### EXERCISE OBJECTIVE
The required result is the exact run of lines beginning at the one containing "From the available choices" and ending at the last line of the entries.
------ ROWS ------
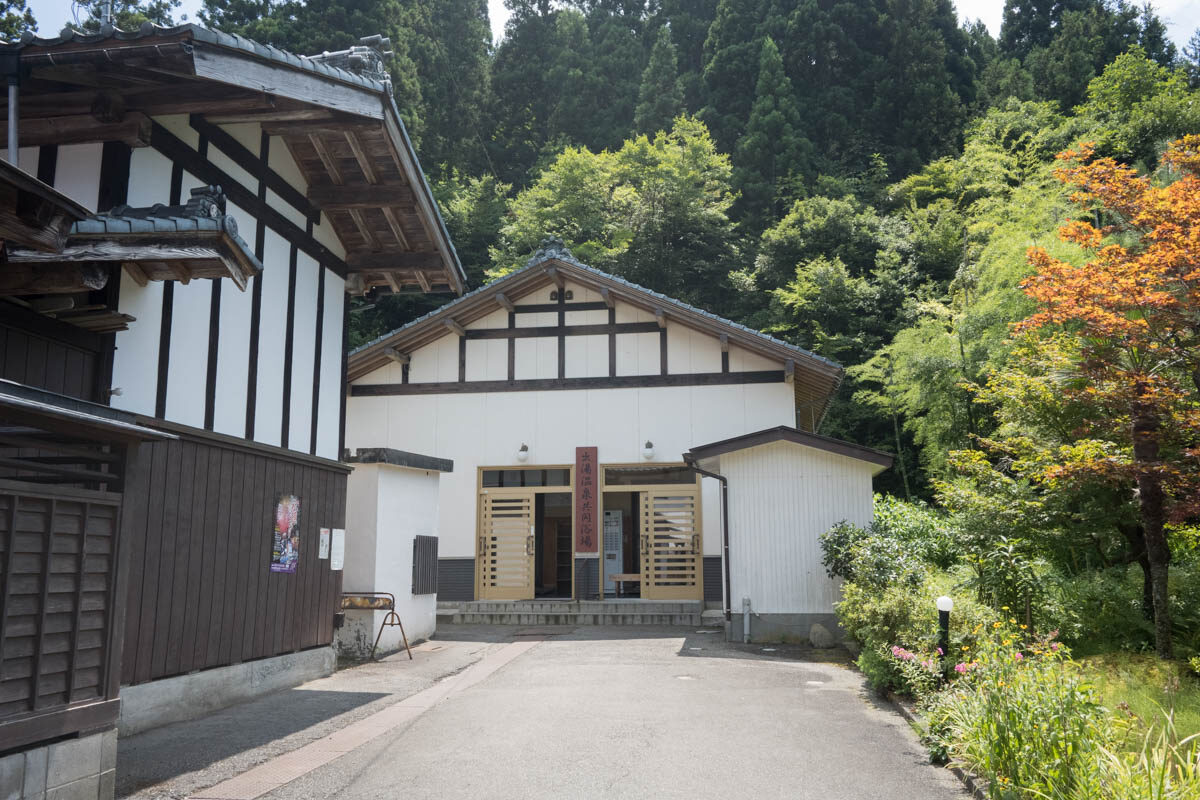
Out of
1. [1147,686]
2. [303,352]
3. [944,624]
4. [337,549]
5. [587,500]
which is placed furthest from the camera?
[587,500]

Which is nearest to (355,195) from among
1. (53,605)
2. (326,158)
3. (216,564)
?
(326,158)

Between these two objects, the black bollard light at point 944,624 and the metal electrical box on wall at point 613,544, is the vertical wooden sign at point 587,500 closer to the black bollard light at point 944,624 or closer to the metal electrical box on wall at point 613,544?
the metal electrical box on wall at point 613,544

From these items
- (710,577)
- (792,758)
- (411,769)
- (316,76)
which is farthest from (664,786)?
(710,577)

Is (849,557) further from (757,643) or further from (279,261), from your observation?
(279,261)

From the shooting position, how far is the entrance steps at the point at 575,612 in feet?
49.4

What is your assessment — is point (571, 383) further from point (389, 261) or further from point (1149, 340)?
point (1149, 340)

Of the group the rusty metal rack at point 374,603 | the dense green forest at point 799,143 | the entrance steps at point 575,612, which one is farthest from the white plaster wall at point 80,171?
the dense green forest at point 799,143

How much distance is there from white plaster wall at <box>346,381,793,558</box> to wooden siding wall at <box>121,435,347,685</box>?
7.26 m

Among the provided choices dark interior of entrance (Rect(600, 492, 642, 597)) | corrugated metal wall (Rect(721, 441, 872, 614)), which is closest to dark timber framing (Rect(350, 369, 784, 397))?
dark interior of entrance (Rect(600, 492, 642, 597))

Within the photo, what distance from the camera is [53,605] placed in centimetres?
453

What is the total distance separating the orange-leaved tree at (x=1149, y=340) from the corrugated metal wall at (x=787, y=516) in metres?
4.17

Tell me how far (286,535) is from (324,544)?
0.84 m

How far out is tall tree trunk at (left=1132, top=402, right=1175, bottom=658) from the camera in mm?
7488

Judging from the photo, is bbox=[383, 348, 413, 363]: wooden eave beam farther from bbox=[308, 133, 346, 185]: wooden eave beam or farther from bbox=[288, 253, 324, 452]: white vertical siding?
bbox=[308, 133, 346, 185]: wooden eave beam
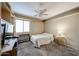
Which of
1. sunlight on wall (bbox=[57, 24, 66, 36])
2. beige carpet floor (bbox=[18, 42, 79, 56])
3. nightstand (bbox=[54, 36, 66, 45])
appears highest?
sunlight on wall (bbox=[57, 24, 66, 36])

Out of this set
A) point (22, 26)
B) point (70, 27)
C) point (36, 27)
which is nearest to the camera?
point (70, 27)

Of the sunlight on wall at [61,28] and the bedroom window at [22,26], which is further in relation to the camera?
the bedroom window at [22,26]

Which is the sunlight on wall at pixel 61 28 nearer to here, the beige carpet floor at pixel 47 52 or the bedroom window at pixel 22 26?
the beige carpet floor at pixel 47 52

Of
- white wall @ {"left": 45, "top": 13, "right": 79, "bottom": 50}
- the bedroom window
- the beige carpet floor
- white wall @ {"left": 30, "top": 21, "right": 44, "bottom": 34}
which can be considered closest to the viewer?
the beige carpet floor

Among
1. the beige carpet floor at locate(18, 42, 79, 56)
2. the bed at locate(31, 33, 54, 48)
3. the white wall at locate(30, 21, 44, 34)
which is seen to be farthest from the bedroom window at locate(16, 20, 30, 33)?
the beige carpet floor at locate(18, 42, 79, 56)

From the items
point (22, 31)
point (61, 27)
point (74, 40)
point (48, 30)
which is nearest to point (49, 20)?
point (48, 30)

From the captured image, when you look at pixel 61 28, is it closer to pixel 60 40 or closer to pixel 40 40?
pixel 60 40

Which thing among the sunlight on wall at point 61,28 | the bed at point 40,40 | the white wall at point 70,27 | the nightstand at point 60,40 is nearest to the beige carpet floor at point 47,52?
the bed at point 40,40

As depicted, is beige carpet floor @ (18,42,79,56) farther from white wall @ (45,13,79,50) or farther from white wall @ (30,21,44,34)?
white wall @ (30,21,44,34)

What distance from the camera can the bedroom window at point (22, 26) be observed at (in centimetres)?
557

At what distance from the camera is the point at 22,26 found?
19.4 ft

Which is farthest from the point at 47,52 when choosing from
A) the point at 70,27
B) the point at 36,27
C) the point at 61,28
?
the point at 36,27

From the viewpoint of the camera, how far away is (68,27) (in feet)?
14.2

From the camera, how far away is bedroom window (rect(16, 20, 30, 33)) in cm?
557
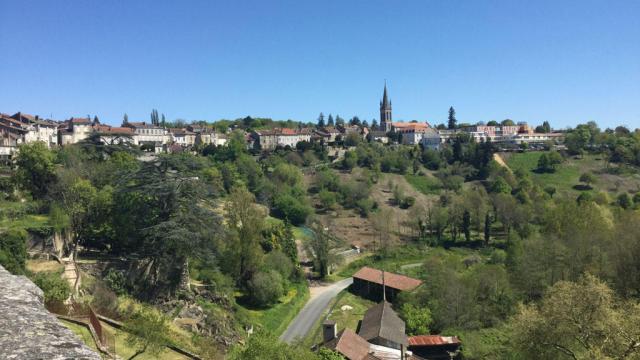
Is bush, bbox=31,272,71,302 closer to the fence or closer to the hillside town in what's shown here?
the fence

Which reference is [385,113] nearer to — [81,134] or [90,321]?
[81,134]

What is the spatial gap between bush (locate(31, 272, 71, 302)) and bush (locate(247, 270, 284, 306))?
14781 mm

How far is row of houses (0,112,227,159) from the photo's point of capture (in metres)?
59.5

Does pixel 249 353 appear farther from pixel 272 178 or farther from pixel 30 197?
pixel 272 178

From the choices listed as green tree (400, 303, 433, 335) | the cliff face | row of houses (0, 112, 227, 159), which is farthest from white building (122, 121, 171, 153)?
the cliff face

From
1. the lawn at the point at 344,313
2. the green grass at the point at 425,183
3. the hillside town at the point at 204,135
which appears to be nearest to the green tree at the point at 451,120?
the hillside town at the point at 204,135

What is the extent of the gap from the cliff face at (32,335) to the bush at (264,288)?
25965 mm

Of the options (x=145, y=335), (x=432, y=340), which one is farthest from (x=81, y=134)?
(x=145, y=335)

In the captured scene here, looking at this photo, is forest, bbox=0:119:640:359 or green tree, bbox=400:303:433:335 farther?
green tree, bbox=400:303:433:335

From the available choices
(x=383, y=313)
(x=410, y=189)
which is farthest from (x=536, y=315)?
(x=410, y=189)

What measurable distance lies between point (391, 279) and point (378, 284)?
1.25m

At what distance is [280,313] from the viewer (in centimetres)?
3288

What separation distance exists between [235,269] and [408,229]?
35.1 m

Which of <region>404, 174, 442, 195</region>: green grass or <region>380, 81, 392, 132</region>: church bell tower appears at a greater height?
<region>380, 81, 392, 132</region>: church bell tower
------
### WRITTEN ANSWER
From the available choices
(x=383, y=313)
(x=410, y=189)
which is farthest from (x=536, y=315)?
(x=410, y=189)

What measurable distance lies between point (391, 279) and point (378, 284)?
1.25m

At what distance is [280,313] from the viewer (in centimetres)?
3288

What separation distance exists between [235,269] and [408,229]?
35.1 m

Which of <region>404, 174, 442, 195</region>: green grass or <region>380, 81, 392, 132</region>: church bell tower appears at a greater height?
<region>380, 81, 392, 132</region>: church bell tower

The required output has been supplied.